Muito já se escreveu sobre a não divulgação dos resultados dos trabalhos desta expedição e sobre a dispersão do seu legado, iniciada com o saque perpetrado pelos franceses sob o comando do marechal Junot, em 1808, durante a penetração napoleônica na península ibérica, quando parte significativa dos trabalhos de Ferreira e seus companheiros, além de animais e herbários, passaram às mãos de Étienne Geoffroy Saint-Hilaire. Entretanto, mesmo com as significativas perdas oriundas de traslados, saques e incêndios, ainda se conserva um valioso legado em acervos de instituições portuguesas e brasileiras, que só o esforço de equipes multidisciplinares pode trazer a público; parte dele, infelizmente, em péssimo estado de conservação.
Hoje é sabido, como demonstrou Simon (1983) em seu estudo sobre as expedições portuguesas do século XVIII, que não foi somente Saint-Hilaire quem se beneficiou dos trabalhos realizados por Ferreira. Através do intenso intercâmbio que museus e jardins botânicos europeus mantinham entre si, estudiosos como o inglês Joseph Banks, o espanhol. Casimiro Gómez Ortega e mesmo Humboldt também puderam ter acesso aos materiais produzidos pelo árduo trabalho do naturalista baiano. Contudo, a maior difusão dos resultados desta Viagem Filosófica vai se dar em meados do século XIX, quando, de formas diferenciadas, trazem-se a público séries documentais e dados da biografia de Ferreira e sobre a sua empresa naturalista”.
Fontes:
COSTA, Maria de Fátima - Alexandre Rodrigues Ferreira e a capitania de Mato Grosso: imagens do interior. Brasil - Mato Grosso, 2001 - Universidade Federal de Mato Grosso (UFMT).
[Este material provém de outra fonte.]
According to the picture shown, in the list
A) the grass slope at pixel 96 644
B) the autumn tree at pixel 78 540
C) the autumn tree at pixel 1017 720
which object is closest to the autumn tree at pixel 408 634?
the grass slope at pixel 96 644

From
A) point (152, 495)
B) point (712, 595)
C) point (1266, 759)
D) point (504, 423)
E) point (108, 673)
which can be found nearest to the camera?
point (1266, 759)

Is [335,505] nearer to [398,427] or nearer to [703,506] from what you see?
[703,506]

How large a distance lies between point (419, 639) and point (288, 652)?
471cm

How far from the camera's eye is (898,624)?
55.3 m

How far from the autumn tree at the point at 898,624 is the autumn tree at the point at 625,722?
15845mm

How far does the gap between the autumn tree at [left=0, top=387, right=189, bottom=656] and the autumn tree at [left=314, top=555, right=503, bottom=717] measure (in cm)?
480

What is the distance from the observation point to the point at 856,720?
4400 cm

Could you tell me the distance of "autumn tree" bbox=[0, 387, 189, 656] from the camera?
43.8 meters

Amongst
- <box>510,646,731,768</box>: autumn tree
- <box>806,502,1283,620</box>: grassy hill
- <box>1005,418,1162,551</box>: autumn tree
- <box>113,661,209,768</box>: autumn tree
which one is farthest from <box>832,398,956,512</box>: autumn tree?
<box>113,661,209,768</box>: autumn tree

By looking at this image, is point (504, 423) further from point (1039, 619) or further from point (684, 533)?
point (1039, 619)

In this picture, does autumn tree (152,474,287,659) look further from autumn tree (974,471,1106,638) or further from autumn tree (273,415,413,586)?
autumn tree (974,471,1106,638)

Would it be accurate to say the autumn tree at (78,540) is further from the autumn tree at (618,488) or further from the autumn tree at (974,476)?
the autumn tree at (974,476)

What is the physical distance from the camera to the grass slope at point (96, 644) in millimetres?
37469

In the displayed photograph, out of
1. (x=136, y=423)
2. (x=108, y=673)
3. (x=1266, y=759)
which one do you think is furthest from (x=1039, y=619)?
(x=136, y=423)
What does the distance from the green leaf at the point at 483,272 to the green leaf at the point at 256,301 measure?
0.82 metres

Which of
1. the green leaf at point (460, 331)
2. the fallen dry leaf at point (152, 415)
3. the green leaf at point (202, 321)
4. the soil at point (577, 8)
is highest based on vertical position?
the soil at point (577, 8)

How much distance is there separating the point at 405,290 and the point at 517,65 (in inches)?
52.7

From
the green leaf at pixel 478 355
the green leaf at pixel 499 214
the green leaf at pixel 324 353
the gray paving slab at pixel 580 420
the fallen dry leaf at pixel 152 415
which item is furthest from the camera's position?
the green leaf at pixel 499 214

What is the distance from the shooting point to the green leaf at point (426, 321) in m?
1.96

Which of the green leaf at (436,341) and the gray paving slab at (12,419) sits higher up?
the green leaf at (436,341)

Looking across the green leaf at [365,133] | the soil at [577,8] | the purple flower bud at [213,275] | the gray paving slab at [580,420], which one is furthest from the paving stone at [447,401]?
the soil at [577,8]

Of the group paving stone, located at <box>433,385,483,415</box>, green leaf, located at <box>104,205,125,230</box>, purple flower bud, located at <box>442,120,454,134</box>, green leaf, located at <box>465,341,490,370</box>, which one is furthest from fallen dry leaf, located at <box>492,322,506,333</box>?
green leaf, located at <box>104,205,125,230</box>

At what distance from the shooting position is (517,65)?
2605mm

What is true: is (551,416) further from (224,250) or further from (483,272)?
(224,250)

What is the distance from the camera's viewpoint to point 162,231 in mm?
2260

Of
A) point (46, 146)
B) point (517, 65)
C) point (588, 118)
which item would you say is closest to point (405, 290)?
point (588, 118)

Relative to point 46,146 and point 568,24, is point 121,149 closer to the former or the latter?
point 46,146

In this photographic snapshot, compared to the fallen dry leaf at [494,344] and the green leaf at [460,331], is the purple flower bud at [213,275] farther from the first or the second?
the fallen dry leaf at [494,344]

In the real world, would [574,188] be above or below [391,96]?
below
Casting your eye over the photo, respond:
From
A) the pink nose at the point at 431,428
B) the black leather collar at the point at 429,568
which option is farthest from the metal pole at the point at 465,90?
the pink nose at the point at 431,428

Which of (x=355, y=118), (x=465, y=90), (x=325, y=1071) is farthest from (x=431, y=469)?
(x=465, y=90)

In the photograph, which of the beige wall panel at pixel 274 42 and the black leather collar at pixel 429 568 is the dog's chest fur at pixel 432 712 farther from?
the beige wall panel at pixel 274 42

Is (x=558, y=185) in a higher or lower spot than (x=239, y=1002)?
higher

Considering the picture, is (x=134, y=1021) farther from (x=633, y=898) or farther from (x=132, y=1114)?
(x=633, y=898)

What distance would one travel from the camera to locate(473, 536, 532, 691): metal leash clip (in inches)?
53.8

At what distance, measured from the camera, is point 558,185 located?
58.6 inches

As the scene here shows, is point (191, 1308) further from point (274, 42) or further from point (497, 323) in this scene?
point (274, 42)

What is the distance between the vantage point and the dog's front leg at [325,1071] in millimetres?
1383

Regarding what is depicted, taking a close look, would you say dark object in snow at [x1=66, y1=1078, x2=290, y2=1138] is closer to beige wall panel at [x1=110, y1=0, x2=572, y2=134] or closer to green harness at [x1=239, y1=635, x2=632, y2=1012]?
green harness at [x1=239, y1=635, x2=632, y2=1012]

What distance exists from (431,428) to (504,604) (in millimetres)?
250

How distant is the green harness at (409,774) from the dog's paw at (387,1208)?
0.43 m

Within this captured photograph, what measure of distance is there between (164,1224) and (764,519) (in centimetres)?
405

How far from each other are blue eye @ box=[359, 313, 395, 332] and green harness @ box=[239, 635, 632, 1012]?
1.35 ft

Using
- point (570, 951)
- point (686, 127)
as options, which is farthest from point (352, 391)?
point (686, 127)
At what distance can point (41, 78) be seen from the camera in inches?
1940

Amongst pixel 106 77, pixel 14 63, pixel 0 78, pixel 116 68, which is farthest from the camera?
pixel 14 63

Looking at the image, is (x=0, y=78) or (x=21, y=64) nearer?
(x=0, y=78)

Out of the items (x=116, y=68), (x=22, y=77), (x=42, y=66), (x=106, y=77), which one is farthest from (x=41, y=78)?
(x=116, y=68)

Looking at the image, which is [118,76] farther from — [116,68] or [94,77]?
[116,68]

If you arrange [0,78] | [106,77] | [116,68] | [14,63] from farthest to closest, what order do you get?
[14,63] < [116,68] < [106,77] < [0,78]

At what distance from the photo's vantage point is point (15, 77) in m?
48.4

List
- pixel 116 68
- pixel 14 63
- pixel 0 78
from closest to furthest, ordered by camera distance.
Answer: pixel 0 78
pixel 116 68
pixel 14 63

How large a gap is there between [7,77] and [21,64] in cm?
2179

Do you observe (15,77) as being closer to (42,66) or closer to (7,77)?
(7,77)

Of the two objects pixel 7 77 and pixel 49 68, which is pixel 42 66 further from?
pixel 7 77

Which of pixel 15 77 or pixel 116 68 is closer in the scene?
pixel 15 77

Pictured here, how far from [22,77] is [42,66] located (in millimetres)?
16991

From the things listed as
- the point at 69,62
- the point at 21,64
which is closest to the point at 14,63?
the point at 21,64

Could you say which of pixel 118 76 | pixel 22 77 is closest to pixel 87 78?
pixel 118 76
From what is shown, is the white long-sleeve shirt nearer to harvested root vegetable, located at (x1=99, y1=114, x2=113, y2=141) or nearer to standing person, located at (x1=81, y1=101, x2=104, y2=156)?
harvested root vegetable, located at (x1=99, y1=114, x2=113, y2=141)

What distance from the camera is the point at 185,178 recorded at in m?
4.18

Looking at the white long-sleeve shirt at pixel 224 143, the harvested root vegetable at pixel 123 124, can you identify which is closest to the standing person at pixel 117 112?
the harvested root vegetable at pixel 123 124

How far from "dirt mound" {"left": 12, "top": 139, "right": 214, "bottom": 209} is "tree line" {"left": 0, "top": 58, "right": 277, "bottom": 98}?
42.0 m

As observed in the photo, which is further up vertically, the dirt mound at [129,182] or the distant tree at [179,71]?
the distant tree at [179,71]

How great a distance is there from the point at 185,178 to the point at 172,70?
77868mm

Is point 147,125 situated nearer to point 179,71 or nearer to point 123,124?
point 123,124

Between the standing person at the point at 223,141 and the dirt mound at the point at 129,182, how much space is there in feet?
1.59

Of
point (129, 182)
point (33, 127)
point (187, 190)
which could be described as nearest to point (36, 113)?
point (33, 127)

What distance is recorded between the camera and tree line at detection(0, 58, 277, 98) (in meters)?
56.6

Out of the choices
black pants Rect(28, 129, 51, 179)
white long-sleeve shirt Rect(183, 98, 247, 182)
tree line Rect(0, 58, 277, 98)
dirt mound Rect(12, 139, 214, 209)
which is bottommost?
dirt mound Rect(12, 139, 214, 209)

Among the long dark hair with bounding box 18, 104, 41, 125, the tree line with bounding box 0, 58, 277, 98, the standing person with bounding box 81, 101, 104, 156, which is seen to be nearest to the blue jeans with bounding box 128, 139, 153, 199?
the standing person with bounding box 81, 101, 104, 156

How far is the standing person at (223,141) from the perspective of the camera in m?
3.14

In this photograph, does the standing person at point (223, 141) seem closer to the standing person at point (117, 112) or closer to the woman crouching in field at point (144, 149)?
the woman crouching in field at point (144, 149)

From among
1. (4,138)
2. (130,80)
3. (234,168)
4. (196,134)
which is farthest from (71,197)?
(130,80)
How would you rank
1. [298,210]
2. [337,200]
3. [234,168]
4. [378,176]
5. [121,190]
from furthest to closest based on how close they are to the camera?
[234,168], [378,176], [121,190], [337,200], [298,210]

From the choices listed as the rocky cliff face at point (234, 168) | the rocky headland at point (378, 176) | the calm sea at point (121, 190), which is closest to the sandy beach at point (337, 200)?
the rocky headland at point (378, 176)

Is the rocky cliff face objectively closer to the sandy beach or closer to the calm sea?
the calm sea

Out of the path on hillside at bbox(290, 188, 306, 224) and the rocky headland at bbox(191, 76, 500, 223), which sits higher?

FERREIRA, Alexandre Rodrigues - Viagem filosófica pelas capitanias do Pará, Rio Negro, Mato Grosso e Cuiabá. Brasil - Rio de Janeiro, 1971 - Conselho Federal de Cultura.
RAMINELLI, Ronald - Viagem Filosófica de Alexandre Rodrigues Ferreira. Brasil - Rio de Janeiro, 1997 - Universidade Federal Fluminense (UFF).